■ **Task item**: Drop the pictures and repeat the remaining data exactly.

(Rendered images with source text)
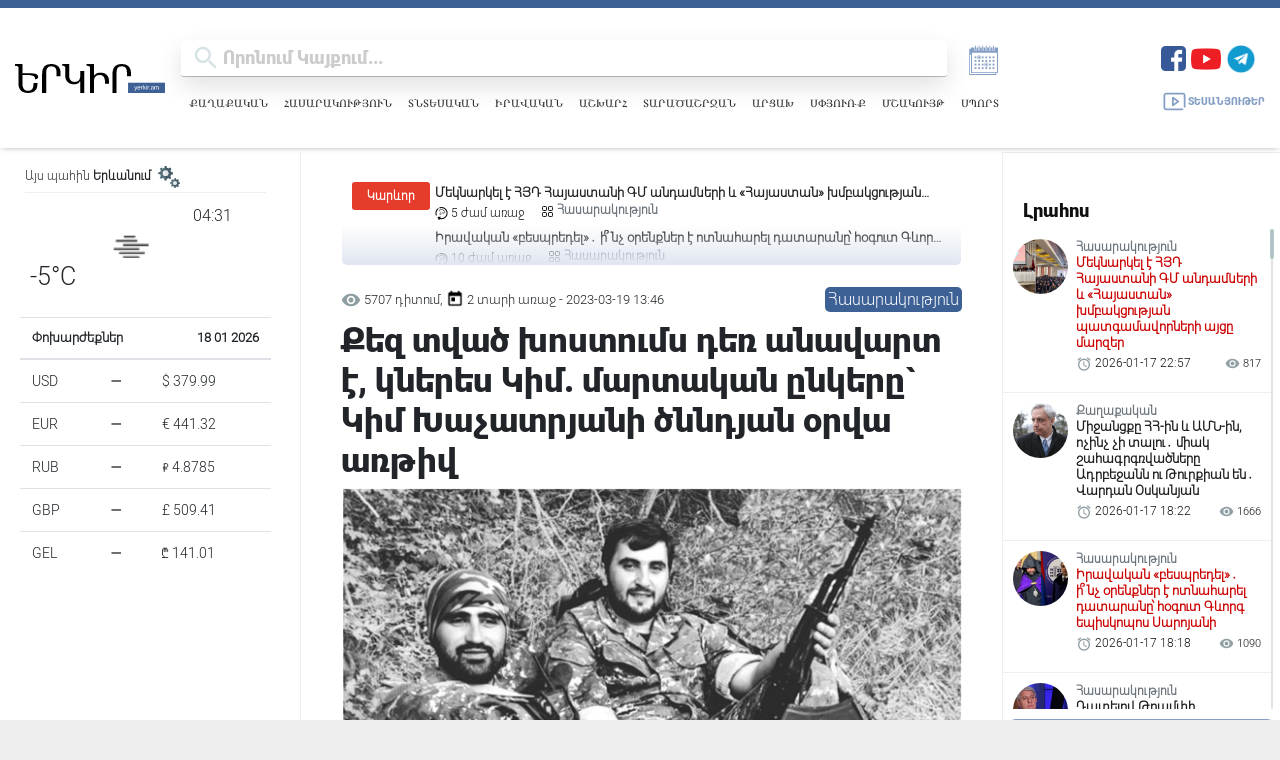

--- FILE ---
content_type: text/html; charset=UTF-8
request_url: https://yerkir.am/ajaxgetweatherdata/%D4%B5%D6%80%D6%87%D5%A1%D5%B6?cityId=1
body_size: 668
content:
<div id="weatherData">
              <div class="temperature-info">
             <div class="description">
                                  <img class="weather-icon" src="https://openweathermap.org/img/wn/50n.png" alt="Եղանակի պատկերակ">
                 <span class='widget_carbon'>04:31</span>

             </div>
             <div class="temp-block">
                 <span class="temp">-5°C</span>

             </div>
            
         </div>
      </div>


--- FILE ---
content_type: text/html; charset=utf-8
request_url: https://www.google.com/recaptcha/api2/aframe
body_size: 268
content:
<!DOCTYPE HTML><html><head><meta http-equiv="content-type" content="text/html; charset=UTF-8"></head><body><script nonce="ikln8b4xZ-Ywr9Ufq5kQeA">/** Anti-fraud and anti-abuse applications only. See google.com/recaptcha */ try{var clients={'sodar':'https://pagead2.googlesyndication.com/pagead/sodar?'};window.addEventListener("message",function(a){try{if(a.source===window.parent){var b=JSON.parse(a.data);var c=clients[b['id']];if(c){var d=document.createElement('img');d.src=c+b['params']+'&rc='+(localStorage.getItem("rc::a")?sessionStorage.getItem("rc::b"):"");window.document.body.appendChild(d);sessionStorage.setItem("rc::e",parseInt(sessionStorage.getItem("rc::e")||0)+1);localStorage.setItem("rc::h",'1768696298309');}}}catch(b){}});window.parent.postMessage("_grecaptcha_ready", "*");}catch(b){}</script></body></html>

■ **Exercise solution**:
--- FILE ---
content_type: text/html; charset=UTF-8
request_url: https://yerkir.am/ajaxgetweatherdata/%D4%B5%D6%80%D6%87%D5%A1%D5%B6?cityId=1
body_size: 668
content:
<div id="weatherData">
              <div class="temperature-info">
             <div class="description">
                                  <img class="weather-icon" src="https://openweathermap.org/img/wn/50n.png" alt="Եղանակի պատկերակ">
                 <span class='widget_carbon'>04:31</span>

             </div>
             <div class="temp-block">
                 <span class="temp">-5°C</span>

             </div>
            
         </div>
      </div>


--- FILE ---
content_type: text/html; charset=utf-8
request_url: https://www.google.com/recaptcha/api2/aframe
body_size: 268
content:
<!DOCTYPE HTML><html><head><meta http-equiv="content-type" content="text/html; charset=UTF-8"></head><body><script nonce="ikln8b4xZ-Ywr9Ufq5kQeA">/** Anti-fraud and anti-abuse applications only. See google.com/recaptcha */ try{var clients={'sodar':'https://pagead2.googlesyndication.com/pagead/sodar?'};window.addEventListener("message",function(a){try{if(a.source===window.parent){var b=JSON.parse(a.data);var c=clients[b['id']];if(c){var d=document.createElement('img');d.src=c+b['params']+'&rc='+(localStorage.getItem("rc::a")?sessionStorage.getItem("rc::b"):"");window.document.body.appendChild(d);sessionStorage.setItem("rc::e",parseInt(sessionStorage.getItem("rc::e")||0)+1);localStorage.setItem("rc::h",'1768696298309');}}}catch(b){}});window.parent.postMessage("_grecaptcha_ready", "*");}catch(b){}</script></body></html>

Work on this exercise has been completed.